А что впереди?
Машина шла к мавзолею.
Пустыня по-вечернему тускнела, потеряла живой, теплый цвет и стала гипсовомертвой. Профессор не смотрел по сторонам: ему давно набил оскомину этот лысый пейзаж.
Он знал, что пустыню любят только туристы, а те, кто здесь живет, не любят ее — они только сосуществуют с ней.
Он все время зевал, не оттого, что хотел спать, а от головной боли, спазматически.
— Ко сну клонит? — спросил шофер Митя. — Ничего, завтра воскресенье, отоспитесь. Или опять лекцию будете читать?
По воскресеньям в нерабочее время он читал лекции для учащихся соседних школ.
— Завтра не буду читать, — сказал профессор. — А насчет отоспаться — это вряд ли…
— Это что ж получается, — сказал Митя, — какой же интерес без выходных работать? Человек и выпить должен, и в кино сходить, и с женой погулять.
— Должен, Митя… Только вот, когда работа не задается, сидишь ты в кино, ленту смотришь, а сам о своей работе думаешь. И никакого удовольствия.
Митя покачал головой:
— Это у вас-то не задается?.. Это сейчас?
— Да нет… всю жизнь. Это уже наука такая или, может, я такой. Что-нибудь да не задается.
— Чудно́ получается, — сказал Митя и повернул машину.
— А насчет выпить — это я всегда пожалуйста. Был бы коньячок.
— Найдем, — улыбнулся Митя. — В крайнем случае в Мары слетаем.
Он посмотрел на профессора в узкое зеркальце. Митя меньше других соприкасался с профессором на работе, когда профессор был подтянут, быстр, повелителен. И чаще других наблюдал его усталым, долго, судорожно зевающим, раскинувшим большое, рыхлеющее тело на заднем сиденье.
Сейчас профессор сидел закрыв глаза.
— Может, окошко открыть? — сказал Митя.
— Не надо… Там пыль, — не открывая глаз, сказал профессор. Сегодня ему было хуже, чем обычно.
— Вот Султан показался, — сказал Митя.
Профессор открыл глаза. В слегка гребнистом от ям и все-таки бесконечно плоском пространстве тихо, тускло мерцал седоватый купол, похожий издали на огромную каску. Профессор ожил, попросил остановить машину и пошел к мавзолею. Он шел довольно быстро, сильно размахивая руками. Он забыл про головную боль, про головокружение и зло нацелился обострившимися глазами на мавзолей, ища плохо пригнанные швы, оттенки чужеродного материала, торопливые следы ненавистных ему ашхабадских халтурщиков. Мавзолей все вырастал навстречу профессору, и вершина его переставала быть мрачной каской, а становилась постепенно грандиозным куполом, мощно и мягко прорисованным в высоком темнеющем азиатском небе. И вдруг, уже совсем близко от мавзолея, профессор резко застопорил свой быстрый и гневный шаг.

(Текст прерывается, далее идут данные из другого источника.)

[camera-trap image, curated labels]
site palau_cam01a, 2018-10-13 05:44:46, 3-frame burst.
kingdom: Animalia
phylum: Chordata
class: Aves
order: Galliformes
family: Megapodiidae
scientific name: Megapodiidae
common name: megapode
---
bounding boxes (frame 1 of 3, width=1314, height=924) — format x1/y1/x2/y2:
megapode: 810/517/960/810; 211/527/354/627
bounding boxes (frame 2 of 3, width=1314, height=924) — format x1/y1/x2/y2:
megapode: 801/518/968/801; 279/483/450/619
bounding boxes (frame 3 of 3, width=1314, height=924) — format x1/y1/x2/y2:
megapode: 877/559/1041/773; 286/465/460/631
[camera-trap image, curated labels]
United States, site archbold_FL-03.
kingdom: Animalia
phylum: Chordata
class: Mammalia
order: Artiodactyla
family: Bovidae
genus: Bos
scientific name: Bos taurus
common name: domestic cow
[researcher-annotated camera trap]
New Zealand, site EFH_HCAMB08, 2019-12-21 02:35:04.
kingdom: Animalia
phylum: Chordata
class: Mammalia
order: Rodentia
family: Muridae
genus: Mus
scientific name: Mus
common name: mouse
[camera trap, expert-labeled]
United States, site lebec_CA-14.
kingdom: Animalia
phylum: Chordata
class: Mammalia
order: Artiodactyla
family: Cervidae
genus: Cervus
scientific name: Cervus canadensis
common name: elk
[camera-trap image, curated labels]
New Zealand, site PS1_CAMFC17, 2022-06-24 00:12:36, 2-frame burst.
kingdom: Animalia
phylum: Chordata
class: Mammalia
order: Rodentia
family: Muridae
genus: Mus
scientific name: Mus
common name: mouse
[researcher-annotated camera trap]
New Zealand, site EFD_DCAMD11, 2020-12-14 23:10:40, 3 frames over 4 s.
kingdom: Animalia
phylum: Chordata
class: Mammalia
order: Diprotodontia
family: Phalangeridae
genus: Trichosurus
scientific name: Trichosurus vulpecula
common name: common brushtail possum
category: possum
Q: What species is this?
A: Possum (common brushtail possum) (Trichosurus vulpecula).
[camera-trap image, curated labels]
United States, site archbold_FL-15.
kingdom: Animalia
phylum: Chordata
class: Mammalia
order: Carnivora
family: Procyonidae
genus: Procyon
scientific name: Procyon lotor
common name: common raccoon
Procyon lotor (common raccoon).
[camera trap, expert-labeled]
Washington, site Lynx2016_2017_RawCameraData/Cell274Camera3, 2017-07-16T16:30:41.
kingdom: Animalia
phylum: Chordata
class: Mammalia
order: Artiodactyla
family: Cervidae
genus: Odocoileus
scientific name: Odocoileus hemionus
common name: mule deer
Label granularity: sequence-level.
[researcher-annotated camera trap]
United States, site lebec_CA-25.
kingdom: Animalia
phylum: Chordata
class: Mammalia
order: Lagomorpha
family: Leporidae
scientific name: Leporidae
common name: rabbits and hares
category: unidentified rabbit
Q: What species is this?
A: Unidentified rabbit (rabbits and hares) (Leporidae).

Он удивленно поднял голову и застыл.
Там, над самым куполом, на огромной высоте, крошечная, как шахматная пешка, тревожно и странно маячила человеческая фигура.
«Что за чертовщина! — подумал профессор. — Нет, я совсем расклеился».
Он снял темные очки и еще раз, уже спокойно и пристально, посмотрел вверх.
Фигурка не исчезала. Он подозвал Митю и крикнул, показав рукой на купол:
— Видишь?!
— Вижу, — сказал Митя.
— Чертовщина какая-то.
— Почему чертовщина? — рассудительно проговорил Митя. — Обыкновенный человек. Мальчик.
Мальчика звали Халматов Каля. Был он высокий, тонкий в кости, темный лицом почти по-негритянски. По национальности он был узбек, хотя числился в документах туркменом.
Родители его погибли в землетрясение. Среди прочих осиротевших детей его отдали в детский дом для малолетних, и уж какая там национальность — многие из них и фамилию свою не знали. Только потом стало ясно, что он не туркмен — такие лица у гузов не бывают, такие раскосые, с глазами узкими, длинными, отставленными друг от друга далеко.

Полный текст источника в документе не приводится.